Wednesday, February 23, 2011

Goodbye Lullaby

it has been a long while since my last post. well, whenever i feel like blogging, i was always haunted by my past, my emotional, my useless self. i know that more or less the content is about how miserable and lifeless my life is and how i wish i could put things perfectly like i want to. most importantly, i wish that before i felt asleep every night, i could smile to myself, thinking that i have been having a great day and tomorrow will be a better one. instead, the opposite happens. although a great day could be perceived as i have been having good laughs with friends, i have been eating well, no accidents or hurt or injuries or sort, at the end of the day it always lead to the imminent longing for something magical.
what could have run in your mind as you live you day? the minutes, the hours, the day, the night. Family, Future, Friends and Self, perhaps. i really don't know what am i doing with my life since recently. Go for lectures, do a little studies, facebooking, have a good sleep and the next day begins. And one thing that keeps me alive and sensible is the thought that i would be home soon. that's when i wish time passes faster and it already is if you do not pay much attention to it. like today, in a swift, i am about to go to bed after an outing with friends, again for some post birthday celebration thingy and after a nice, contemplative movie, Sanctum. watching movies always make me ponder upon many things. yes. that something magical i wish i have.

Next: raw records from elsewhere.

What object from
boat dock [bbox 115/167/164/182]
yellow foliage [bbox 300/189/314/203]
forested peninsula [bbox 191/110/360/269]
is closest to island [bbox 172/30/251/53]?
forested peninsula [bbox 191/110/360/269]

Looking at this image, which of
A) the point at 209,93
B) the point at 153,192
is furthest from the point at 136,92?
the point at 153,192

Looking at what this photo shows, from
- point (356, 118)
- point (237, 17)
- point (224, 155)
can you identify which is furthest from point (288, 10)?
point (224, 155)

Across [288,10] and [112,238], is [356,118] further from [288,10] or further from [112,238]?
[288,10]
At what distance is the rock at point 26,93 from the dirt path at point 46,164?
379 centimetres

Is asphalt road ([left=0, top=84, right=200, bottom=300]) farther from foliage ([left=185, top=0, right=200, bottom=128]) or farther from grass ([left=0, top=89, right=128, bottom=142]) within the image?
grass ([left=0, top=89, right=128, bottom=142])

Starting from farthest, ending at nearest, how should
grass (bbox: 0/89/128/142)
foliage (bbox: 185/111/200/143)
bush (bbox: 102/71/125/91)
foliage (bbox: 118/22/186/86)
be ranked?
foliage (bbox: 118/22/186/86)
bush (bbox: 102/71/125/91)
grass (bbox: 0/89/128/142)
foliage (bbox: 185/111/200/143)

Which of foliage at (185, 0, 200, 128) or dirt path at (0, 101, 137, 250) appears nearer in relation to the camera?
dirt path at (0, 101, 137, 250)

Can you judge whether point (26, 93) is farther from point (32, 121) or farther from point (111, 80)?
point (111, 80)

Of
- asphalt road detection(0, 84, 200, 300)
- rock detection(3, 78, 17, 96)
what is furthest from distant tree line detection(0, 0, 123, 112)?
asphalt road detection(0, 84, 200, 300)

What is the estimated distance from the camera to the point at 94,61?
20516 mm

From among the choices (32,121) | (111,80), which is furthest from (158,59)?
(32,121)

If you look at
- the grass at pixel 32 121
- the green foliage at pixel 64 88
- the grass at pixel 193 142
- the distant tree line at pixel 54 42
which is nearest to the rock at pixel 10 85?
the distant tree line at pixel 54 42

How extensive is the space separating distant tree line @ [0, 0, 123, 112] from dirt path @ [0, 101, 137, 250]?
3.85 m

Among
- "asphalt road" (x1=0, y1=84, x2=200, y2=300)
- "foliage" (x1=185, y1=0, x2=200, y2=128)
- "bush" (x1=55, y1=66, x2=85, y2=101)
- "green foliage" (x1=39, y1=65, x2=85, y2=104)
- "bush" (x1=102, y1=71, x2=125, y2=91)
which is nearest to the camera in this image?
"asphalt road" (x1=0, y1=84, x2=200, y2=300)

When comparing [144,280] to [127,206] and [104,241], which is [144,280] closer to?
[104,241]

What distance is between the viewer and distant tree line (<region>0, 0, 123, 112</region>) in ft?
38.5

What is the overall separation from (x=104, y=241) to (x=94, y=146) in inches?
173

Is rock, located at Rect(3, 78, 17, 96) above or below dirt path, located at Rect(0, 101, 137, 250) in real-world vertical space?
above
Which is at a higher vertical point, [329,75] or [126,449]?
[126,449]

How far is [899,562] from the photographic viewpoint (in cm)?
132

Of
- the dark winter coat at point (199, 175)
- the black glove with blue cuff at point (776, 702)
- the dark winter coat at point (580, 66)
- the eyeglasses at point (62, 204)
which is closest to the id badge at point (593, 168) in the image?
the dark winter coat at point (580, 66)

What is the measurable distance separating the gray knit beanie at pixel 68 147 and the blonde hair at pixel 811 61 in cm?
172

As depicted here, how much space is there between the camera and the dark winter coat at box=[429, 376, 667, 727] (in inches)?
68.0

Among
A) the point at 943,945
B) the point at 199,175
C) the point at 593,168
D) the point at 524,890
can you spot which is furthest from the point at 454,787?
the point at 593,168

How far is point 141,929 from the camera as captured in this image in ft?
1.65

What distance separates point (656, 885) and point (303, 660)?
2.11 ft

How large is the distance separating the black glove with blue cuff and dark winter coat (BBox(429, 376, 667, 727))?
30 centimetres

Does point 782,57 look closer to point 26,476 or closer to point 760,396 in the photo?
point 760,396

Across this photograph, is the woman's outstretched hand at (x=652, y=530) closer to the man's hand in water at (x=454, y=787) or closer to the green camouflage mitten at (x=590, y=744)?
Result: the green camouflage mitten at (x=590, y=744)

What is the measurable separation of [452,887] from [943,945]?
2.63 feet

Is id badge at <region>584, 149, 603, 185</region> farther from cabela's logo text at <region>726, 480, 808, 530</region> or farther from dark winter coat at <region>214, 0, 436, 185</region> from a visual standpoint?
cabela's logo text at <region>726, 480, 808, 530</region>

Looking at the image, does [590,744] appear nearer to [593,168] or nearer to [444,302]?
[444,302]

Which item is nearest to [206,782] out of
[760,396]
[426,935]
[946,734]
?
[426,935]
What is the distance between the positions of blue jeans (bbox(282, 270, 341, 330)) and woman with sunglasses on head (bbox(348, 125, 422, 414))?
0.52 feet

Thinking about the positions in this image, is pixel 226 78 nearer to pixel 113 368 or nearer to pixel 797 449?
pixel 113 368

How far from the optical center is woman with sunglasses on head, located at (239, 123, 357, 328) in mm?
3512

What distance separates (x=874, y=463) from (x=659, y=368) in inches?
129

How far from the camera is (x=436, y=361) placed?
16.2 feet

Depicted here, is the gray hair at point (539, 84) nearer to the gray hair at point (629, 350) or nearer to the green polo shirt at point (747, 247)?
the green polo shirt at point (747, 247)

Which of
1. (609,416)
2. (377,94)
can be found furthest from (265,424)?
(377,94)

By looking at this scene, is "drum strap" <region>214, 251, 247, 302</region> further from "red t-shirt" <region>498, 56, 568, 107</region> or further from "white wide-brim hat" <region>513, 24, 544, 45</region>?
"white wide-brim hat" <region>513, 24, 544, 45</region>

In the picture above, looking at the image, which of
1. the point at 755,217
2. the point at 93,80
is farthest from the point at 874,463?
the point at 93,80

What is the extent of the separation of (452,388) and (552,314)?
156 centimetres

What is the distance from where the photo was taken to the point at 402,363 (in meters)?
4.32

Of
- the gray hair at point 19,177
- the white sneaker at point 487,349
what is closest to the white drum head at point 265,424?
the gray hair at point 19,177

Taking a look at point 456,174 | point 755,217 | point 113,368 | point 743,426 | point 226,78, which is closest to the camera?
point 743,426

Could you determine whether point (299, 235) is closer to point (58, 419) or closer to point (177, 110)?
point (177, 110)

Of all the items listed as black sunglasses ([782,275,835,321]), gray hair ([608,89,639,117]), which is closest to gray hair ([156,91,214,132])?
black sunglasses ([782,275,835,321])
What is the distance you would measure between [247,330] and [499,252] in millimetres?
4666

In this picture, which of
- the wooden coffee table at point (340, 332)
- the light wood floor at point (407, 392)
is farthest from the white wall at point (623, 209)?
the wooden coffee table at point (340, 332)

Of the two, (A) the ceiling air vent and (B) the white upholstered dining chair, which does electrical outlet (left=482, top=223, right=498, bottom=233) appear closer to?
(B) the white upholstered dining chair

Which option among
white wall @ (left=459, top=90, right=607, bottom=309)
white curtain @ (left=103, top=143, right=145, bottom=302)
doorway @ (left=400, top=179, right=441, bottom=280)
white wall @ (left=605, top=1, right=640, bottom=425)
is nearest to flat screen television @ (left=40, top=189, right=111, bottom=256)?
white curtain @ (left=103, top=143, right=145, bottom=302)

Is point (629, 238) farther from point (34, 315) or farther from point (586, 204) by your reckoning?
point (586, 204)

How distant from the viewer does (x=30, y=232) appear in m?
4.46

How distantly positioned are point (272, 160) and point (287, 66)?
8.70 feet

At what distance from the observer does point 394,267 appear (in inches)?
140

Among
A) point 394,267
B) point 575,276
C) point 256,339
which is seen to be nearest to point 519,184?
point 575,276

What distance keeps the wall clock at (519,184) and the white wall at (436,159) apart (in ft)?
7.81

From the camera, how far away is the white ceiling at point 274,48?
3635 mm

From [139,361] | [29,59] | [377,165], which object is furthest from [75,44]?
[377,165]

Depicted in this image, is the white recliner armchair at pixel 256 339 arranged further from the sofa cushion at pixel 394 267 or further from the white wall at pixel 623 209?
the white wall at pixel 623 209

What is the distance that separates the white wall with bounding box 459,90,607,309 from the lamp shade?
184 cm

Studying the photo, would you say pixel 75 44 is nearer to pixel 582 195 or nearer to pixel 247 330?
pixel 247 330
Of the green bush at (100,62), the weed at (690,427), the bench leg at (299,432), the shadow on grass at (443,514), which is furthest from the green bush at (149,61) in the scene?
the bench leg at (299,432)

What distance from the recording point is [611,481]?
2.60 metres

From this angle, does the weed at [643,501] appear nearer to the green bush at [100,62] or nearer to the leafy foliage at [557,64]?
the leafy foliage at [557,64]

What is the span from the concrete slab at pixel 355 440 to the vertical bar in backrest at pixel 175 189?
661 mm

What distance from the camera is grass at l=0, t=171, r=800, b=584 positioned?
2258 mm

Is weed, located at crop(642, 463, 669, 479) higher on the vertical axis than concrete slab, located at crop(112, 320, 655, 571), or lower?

life has been tough, seriously. i don't know about others but i am having a tough one. but a grateful and blessed one i would say as what Mum has been telling me all the time to keep me occupied from not diverge into something pessimist and unappealing. when i am smiling and laughing and seem to be happy, i know that the invisible mirror and my faithful shadow always reflect something beyond it, something opposite, something hidden beneath and it will never fade, for a very long time.
so, for the time being, i live for Goodbye Lullaby and for the next journey home. i havent talk to Mummy and Papa for a couple of days cause i don't know, it just feels sad that i can't bear to listen to their voice and how i wish i can hear it not because of the transmission of sound wave or wavelength thru the phone but i hear them within distance. they should be tangible. i miss them. i miss every piece of me before. i miss. i miss my life. and yes. goodbye to the past. my present is my lullaby. the future will bring something magical, hopefully.